▸ **Given task 1**
Before reading the softball report and the entries below, pull out every line of the entries that contains the word "from".

==== Extract provided

A shiner? Tiffany Briscoe, still smiling after catching a ball with her face during a recent practice. (Photo courtesy Amy Briscoe)

   Tiffany Briscoe, still smiling after catching a ball with her face during a recent practice. (Photo courtesy Amy Briscoe)

Softball is just getting started.

While the other spring sports are either completely done (baseball, soccer) or deep into postseason play (golf, track, tennis), the diamond women returned from an eight-day absence Friday to play the first of three final non-conference regular season games.

The gap between games may have hurt the Wolves, who struggled in an 11-3 loss at South Whidbey.

“We had a rough game riddled with errors and a couple sloppy plays,” said CHS coach Deanna Rafferty. “Although we hit really well, our defense was where we let South Whidbey beat us.”

The loss dropped Coupeville to 6-11, with games at Meridian Monday and home against La Conner Tuesday still ahead.

========
==== Record set

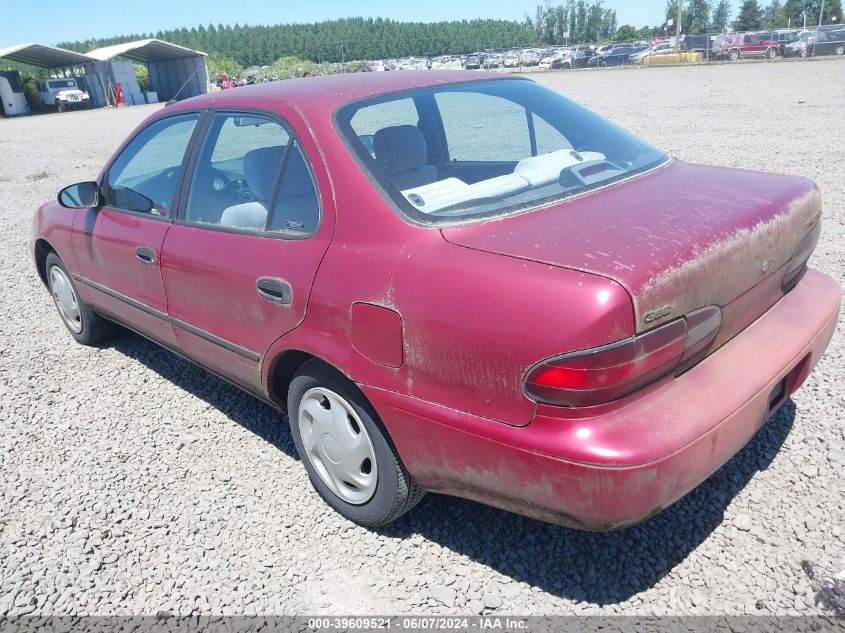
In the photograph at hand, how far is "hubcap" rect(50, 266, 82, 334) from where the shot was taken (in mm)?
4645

========
==== Record set

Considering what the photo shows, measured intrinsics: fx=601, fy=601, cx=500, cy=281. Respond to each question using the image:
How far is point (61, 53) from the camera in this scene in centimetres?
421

========

▸ **Given task 2**
Answer these questions using the softball report above.
(a) What was the final score of the game at South Whidbey?
(b) What was Coupeville's record after that loss?
(c) Who coaches the CHS softball team?

▸ **Task response 1**
In the photograph at hand, how far is "hubcap" rect(50, 266, 82, 334) from where the shot was taken (in mm)?
How far is point (61, 53) from the camera in this scene in centimetres?

▸ **Task response 2**
(a) South Whidbey won 11-3.
(b) Coupeville's record was 6-11.
(c) Deanna Rafferty coaches the team.